The first hall, the Yong He Gate Hall is guarded by the most spectacular pair of guardian lions I have ever seen in my three months while traveling around China, the details are incredible. Following tradition, the male lion guards the right side of the doorway, standing on a ball to symbolize the unity of heaven and earth, while the female lion stands on a cub to represent the cycle of life. The gate has a tablet marking the doorway with inscriptions in four different languages: Manchurian, Han, Tibetan and Mongolian. The Han characters are alleged to be written by the hand of Emperor Qian Long himself. This marks the central entrance which was traditionally for Emperors only. Inside, visitors to the temple will see a Maitreya Buddha sandwiched between two sandalwood pagodas.

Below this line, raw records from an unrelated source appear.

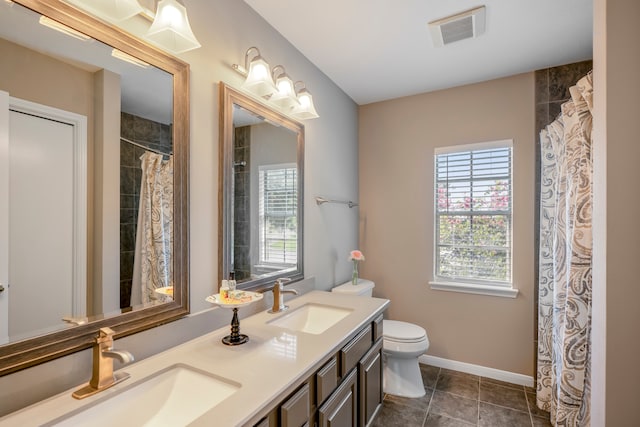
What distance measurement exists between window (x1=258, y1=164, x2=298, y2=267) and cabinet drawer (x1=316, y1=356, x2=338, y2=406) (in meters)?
0.76

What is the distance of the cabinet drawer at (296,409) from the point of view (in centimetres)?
100

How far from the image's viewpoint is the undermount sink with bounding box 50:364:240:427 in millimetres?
909

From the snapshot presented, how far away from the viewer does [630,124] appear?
3.26ft

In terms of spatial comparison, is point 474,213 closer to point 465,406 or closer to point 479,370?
point 479,370

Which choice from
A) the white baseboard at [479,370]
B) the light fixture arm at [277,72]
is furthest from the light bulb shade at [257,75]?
the white baseboard at [479,370]

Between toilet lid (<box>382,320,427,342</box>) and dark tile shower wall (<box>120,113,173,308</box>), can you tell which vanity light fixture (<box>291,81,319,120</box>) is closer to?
dark tile shower wall (<box>120,113,173,308</box>)

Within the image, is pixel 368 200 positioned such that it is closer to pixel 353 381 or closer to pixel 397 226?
pixel 397 226

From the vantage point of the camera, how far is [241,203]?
5.57ft

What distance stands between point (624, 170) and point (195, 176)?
1.61 m

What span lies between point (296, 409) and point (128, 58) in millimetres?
1414

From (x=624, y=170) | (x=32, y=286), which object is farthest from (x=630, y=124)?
(x=32, y=286)

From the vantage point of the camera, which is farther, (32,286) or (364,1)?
(364,1)

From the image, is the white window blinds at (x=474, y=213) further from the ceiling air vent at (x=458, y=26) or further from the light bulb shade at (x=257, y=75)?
the light bulb shade at (x=257, y=75)

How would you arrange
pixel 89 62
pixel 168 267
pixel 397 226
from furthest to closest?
pixel 397 226, pixel 168 267, pixel 89 62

The Hall of Harmony and Peace is the main structure within Yong He Gong. Three massive Buddhas, adorned with blue hair, represent the three ages: Kasyapa Buddha (representing the past), Gautama Buddha (representing the here and now), and Maitreya Buddha (representing the future) [right to left respectively]. The sides of this hall are lined with 18 Arhats, which are considered to be the disciples of Sakyamuni who helped to diffuse Buddhism.
The Hall of Everlasting Protection was once Emperor Yong Zheng's living quarters as a prince and the final resting place of his coffin after his death. Currently this is home to a statue of Bhaisajya Guru, the healing Buddha.

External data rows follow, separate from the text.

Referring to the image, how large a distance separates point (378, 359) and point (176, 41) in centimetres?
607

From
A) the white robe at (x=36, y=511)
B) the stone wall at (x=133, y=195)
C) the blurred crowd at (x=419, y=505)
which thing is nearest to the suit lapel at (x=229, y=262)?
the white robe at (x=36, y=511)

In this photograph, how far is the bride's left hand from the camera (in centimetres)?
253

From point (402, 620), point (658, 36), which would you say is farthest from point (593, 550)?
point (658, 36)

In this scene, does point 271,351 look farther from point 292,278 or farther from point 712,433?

The Hall of the Wheel of Law is the worshiping place of Tsong-Ka-Pa, the founder of the Yellow Hat school of Buddhism (Geluk Buddhism). This place is reserved for reading sculptures and conducting religious ceremonies. The thrones that accompany the Buddha are reserved for the teachings of the Dalai Lamas when they visit the temple. This is the hall that struck me as one of the most dramatic in decor; every inch is covered in elaborate pattern and luxurious fabrics. There are even beautiful chandelier type decorations hanging from the ceiling made of a variety of fabrics.

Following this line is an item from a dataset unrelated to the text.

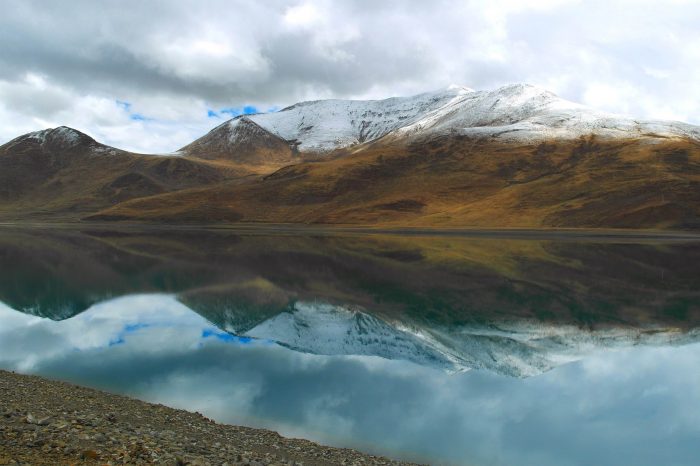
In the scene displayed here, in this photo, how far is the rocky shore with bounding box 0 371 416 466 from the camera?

The Wanfu Pavilion (Tower of ten thousand happiness) is the "piece de resistance" of Yong He Gong and should be the last thing a visitor goes to within the temple walls. Inside, a massive 18 meter (60 feet) statue of the Maitreya Buddha (or Future Buddha) stands erect in the Tibetan style. To give readers an idea of his size, each toe is the same size as a bedroom pillow!
To the side of the Wanfu Pavilion is a collection of religious artifacts, relics and statuettes. Be sure to visit this hall before the Wanfu Pavilion or it will only be a letdown, though after a climax like the previous hall, anything else would only be a letdown anyway.
While exploring the five main halls of Yong He Gong and the many courtyards, one of the most important things to remember is that this is an active place of worship. The repainting of old patterns that usually come across as cheesy appear to be regular maintenance by faithful followers and take the "touristy aspect" away from the temple. Being able to become part of the story and witness it first hand is such a valuable insight into a culture that just observing the skeleton of what remains in most inactive temples cannot offer.
Admission to Yong He Gong is 25RMB and the temple is open daily from 9am-4pm.